Ces emplois viseront essentiellement à effectuer des tâches qui ne sont pas accomplies par les secteurs public et privé : restauration des milieux naturels (forêts, sols, zones humides, reboisement de villes, réhabilitation de zones urbaines...), culture de plantes destinées à favoriser les insectes pollinisateurs, construction de lignes de chemins de fer locales, collecte du phosphore, accompagnement scolaire, etc. Nous nous trouvons dans une situation paradoxale où de vastes chantiers sont à la fois indispensables pour notre avenir et complètement ignorés par le marché et les services publics. N’oublions pas que les territoires devront former à terme plus de 15% de leur population active à des emplois agricoles. C’est pourquoi les pépinières d’exploitation agricoles pourraient également rentrer dans ce cadre là.

Ces emplois auraient une grande utilité et seraient reconnus. Leur création permettrait également aux salariés de ne plus avoir peur du licenciement, du déclassement, de la honte sociale et du regard des autres. L’impossibilité de se projeter dans l’avenir qui nous paralyse serait bannie. Les difficultés posées par les défis à relever sont si importants qu’on ne saurait tolérer plus longtemps la présence de la peur, du sentiment d’impuissance et de souffrances inutiles au sein de la société.

Les emplois relevant de l’EDR, non soumis à une forte exigence de productivité, ne devront être attribués que sur la base du volontariat. Ainsi, seuls ceux qui les refuseraient seraient privés de travail. Les personnes qui accepteraient ces emplois ne seraient plus indemnisées mais percevraient un salaire. Le principe de l’EDR est que « tous ceux qui sont prêts à travailler au salaire de base du secteur public, environ le salaire minimum, auraient l’assurance d’obtenir un emploi. »

Précisons également qu’on entend par État, non seulement l’État lui-même, mais surtout les collectivités locales voire certaines associations. Afin de mettre en œuvre ce programme massif de création d’emplois de transition, Il sera nécessaire de créer une agence dédiée à cette tâche de grande envergure, laquelle pourrait d’ailleurs se décliner localement à travers les Agences Territoriales de Relocalisation (ATR).

- [Consigne]:
Traduisez en anglais, s'il vous plaît, cette phrase du texte sur les emplois de transition : « Les personnes qui accepteraient ces emplois ne seraient plus indemnisées mais percevraient un salaire. »

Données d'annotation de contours

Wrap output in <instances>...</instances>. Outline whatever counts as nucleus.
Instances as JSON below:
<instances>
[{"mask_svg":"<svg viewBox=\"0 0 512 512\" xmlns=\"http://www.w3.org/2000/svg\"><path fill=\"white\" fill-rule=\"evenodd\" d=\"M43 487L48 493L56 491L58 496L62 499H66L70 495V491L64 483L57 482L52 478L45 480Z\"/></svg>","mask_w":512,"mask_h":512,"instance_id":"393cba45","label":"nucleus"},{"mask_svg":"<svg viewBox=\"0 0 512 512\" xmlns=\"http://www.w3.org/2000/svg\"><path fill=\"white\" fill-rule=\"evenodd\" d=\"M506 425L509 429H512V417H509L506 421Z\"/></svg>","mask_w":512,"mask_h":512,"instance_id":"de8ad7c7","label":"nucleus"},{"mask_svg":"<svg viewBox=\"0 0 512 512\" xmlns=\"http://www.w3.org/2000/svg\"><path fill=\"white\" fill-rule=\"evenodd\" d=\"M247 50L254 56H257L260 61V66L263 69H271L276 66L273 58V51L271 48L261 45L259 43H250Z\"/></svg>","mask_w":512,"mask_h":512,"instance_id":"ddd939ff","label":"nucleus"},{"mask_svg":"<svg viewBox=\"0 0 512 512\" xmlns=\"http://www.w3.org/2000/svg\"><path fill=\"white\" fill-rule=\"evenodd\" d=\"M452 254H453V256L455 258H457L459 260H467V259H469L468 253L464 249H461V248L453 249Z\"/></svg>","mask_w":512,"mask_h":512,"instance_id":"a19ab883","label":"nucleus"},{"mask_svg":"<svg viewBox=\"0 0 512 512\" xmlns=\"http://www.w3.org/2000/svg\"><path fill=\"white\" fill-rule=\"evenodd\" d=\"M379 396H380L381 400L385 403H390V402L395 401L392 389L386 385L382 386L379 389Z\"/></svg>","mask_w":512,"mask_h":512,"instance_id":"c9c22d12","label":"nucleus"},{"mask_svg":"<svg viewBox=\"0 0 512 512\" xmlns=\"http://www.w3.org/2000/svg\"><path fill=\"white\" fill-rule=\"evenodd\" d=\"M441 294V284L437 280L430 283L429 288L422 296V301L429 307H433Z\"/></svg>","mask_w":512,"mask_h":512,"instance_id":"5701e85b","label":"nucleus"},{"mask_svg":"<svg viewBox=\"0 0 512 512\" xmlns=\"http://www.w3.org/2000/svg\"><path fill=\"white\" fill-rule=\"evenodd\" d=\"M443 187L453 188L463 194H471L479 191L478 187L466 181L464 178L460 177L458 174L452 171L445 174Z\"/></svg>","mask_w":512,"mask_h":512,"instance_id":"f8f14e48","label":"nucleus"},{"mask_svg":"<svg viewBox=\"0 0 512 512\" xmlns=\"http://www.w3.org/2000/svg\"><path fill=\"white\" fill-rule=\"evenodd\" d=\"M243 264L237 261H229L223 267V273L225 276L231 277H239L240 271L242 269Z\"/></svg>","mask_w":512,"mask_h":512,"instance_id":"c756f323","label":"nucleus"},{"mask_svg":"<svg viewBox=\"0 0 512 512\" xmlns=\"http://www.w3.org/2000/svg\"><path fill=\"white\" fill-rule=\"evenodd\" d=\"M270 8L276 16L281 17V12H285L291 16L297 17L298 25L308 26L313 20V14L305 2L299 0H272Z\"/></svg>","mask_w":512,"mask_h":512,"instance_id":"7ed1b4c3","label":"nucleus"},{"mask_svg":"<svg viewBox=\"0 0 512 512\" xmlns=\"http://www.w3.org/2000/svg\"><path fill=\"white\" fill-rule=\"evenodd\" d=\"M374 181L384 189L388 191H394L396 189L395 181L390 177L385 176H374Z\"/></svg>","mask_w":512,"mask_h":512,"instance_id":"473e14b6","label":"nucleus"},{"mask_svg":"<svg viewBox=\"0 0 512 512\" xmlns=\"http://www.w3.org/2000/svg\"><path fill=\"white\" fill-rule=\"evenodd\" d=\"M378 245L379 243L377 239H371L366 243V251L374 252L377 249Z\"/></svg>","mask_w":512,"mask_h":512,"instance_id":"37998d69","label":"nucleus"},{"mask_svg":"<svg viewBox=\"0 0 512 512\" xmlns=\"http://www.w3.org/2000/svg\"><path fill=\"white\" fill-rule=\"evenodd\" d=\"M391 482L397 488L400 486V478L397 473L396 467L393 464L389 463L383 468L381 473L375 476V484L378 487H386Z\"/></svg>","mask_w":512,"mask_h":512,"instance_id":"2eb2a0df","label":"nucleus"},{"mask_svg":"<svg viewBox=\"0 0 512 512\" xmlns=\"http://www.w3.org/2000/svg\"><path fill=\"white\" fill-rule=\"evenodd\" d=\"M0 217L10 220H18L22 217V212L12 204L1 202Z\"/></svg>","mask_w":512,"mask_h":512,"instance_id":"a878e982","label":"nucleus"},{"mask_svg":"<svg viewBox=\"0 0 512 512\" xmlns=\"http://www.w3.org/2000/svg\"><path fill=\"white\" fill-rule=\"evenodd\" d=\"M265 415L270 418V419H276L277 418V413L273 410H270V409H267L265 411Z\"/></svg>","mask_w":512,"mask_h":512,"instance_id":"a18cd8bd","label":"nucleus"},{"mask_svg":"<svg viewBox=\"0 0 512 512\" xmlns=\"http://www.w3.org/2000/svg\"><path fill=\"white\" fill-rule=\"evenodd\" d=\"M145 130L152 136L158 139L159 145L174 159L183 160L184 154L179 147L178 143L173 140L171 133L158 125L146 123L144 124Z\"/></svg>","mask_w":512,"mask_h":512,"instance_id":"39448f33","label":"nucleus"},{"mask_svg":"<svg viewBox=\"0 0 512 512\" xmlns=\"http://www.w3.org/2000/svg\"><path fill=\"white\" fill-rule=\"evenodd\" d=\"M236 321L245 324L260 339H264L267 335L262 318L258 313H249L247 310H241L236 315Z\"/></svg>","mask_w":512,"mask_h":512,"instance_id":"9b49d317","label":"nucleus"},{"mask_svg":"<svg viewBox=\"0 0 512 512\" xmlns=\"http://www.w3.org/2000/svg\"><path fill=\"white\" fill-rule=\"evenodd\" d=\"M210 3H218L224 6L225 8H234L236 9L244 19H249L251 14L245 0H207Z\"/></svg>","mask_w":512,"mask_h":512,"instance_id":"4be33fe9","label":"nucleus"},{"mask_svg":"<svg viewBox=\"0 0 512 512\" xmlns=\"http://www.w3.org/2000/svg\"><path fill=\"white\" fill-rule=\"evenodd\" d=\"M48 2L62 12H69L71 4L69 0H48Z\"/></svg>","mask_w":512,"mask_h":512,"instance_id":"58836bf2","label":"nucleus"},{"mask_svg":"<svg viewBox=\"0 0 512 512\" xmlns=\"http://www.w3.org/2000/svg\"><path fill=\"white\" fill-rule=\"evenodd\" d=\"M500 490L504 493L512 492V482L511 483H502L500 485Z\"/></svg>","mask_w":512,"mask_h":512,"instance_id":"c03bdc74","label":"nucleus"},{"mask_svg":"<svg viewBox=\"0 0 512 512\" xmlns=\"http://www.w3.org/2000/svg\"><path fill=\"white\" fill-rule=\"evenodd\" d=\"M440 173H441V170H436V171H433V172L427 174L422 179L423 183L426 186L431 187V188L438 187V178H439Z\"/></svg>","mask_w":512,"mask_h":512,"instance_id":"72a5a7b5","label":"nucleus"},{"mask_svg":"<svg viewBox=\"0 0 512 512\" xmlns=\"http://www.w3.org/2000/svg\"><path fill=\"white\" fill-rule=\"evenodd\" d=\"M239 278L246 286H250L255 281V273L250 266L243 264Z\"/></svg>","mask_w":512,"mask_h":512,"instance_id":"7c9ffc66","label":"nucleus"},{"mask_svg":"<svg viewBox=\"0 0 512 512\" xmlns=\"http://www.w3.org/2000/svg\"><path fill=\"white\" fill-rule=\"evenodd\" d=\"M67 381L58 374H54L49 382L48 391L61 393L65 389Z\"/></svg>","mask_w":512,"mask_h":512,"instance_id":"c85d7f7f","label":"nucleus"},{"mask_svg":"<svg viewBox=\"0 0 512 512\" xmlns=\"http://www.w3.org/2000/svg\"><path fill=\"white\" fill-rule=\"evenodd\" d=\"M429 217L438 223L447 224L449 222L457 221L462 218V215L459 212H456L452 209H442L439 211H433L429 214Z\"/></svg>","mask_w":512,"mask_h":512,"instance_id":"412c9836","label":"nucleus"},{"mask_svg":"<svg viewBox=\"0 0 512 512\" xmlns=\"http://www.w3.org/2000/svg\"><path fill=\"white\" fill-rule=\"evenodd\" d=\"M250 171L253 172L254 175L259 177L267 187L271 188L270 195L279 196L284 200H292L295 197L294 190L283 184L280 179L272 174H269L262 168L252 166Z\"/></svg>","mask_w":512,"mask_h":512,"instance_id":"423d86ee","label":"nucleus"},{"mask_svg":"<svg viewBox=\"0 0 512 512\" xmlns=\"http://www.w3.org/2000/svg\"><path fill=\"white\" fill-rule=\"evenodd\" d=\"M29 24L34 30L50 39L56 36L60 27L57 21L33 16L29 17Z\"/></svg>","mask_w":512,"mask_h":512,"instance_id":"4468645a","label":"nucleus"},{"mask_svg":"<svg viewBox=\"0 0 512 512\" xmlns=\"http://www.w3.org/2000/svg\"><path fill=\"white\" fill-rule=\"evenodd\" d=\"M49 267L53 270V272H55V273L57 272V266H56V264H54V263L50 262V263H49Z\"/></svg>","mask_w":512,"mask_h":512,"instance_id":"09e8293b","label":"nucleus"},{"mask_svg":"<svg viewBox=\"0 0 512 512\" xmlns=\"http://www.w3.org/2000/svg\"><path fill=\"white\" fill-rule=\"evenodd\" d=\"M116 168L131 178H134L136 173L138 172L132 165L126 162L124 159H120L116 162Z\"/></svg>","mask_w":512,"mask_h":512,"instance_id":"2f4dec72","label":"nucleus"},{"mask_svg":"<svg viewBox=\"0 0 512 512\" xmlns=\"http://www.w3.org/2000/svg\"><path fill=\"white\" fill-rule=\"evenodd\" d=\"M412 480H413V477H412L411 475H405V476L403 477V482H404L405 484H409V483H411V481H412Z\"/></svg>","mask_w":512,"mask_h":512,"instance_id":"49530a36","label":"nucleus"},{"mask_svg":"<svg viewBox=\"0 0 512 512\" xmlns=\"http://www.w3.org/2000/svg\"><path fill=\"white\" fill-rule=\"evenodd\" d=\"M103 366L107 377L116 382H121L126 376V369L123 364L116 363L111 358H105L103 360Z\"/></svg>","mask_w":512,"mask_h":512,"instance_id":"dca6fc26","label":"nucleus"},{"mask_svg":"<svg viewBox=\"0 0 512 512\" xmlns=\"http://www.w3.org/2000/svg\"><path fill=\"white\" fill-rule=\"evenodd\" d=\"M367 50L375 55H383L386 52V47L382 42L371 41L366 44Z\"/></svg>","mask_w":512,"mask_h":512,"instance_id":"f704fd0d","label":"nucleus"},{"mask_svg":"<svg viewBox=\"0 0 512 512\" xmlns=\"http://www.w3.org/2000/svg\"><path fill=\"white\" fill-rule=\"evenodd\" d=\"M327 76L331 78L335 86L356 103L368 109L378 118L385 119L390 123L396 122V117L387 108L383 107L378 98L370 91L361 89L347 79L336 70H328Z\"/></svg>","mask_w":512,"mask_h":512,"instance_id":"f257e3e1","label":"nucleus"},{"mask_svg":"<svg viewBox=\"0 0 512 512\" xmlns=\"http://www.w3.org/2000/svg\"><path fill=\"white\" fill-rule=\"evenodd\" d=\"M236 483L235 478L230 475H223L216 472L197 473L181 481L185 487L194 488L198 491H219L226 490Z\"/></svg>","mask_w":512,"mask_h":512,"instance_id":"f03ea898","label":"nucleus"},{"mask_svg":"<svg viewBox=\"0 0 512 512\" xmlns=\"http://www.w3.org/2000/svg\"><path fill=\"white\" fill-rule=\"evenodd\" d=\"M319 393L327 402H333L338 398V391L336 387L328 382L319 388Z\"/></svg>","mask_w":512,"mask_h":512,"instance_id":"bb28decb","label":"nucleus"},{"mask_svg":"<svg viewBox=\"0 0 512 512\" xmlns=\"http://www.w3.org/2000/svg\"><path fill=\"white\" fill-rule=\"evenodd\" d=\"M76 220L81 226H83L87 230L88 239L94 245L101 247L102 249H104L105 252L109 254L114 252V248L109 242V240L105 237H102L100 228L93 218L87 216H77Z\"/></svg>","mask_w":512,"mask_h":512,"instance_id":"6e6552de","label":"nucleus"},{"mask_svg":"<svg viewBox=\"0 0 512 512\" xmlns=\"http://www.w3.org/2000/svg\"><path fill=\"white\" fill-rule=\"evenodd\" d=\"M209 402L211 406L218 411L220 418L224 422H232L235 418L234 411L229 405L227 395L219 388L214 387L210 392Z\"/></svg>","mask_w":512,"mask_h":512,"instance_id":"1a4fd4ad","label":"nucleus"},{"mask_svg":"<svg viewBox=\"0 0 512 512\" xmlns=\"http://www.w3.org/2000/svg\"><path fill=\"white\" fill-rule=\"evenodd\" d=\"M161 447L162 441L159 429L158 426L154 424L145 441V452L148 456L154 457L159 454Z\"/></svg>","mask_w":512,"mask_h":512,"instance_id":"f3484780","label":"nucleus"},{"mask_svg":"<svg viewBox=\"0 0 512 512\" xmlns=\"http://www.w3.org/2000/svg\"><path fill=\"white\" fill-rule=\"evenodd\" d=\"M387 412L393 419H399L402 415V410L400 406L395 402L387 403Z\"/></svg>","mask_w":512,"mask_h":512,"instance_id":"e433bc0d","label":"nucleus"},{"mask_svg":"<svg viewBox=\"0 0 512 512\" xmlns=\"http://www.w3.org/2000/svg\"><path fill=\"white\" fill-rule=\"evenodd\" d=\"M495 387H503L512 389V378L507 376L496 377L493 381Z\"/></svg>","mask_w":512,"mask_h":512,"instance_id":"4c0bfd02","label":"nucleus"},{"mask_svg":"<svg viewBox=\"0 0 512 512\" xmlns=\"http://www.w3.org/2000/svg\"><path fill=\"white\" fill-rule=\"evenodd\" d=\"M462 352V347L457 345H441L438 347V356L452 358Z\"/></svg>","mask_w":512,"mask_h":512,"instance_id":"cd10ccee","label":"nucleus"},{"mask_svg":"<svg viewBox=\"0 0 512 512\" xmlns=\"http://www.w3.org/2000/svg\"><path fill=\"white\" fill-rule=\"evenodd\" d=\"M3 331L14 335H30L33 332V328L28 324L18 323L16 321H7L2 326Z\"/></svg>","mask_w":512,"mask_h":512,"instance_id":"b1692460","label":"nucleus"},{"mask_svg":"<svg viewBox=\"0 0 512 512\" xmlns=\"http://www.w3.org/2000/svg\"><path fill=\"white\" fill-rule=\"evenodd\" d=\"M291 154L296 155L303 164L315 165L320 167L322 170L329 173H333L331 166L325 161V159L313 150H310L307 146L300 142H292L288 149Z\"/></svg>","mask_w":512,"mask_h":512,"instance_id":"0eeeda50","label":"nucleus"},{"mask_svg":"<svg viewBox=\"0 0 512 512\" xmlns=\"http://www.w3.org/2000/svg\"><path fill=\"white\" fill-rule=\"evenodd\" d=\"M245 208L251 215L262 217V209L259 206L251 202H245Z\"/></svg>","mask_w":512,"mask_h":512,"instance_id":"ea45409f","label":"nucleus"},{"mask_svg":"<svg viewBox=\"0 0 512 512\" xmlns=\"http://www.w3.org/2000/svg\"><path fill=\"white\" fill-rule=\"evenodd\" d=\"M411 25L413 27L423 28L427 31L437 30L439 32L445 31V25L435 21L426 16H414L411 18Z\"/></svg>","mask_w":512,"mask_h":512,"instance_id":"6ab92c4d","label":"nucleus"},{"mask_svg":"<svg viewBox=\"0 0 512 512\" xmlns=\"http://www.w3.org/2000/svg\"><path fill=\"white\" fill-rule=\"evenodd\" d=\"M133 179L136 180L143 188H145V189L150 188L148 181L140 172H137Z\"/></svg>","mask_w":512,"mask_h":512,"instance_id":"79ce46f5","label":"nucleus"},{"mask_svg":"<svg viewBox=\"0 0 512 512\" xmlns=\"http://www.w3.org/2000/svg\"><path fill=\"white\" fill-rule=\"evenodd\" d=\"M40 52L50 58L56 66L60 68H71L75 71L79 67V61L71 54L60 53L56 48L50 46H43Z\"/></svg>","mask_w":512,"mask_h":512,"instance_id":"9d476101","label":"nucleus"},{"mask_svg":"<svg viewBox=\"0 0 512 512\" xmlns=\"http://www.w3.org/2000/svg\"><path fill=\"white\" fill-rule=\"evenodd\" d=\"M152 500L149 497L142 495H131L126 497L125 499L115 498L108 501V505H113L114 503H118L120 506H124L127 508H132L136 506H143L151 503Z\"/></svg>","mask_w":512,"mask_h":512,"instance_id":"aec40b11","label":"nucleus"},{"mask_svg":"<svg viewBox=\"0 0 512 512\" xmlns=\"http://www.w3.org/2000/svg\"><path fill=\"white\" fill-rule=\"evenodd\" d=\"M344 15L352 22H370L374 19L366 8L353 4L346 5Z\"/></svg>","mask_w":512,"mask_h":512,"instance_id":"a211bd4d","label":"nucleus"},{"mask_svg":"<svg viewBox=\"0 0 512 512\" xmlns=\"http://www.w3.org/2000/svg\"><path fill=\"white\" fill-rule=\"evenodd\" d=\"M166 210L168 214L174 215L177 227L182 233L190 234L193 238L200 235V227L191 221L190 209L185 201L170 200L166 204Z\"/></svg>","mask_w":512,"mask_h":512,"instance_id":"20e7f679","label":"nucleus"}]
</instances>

- [Réponse rédigée]:
People who accepted these jobs would no longer receive benefit payments but would earn a wage.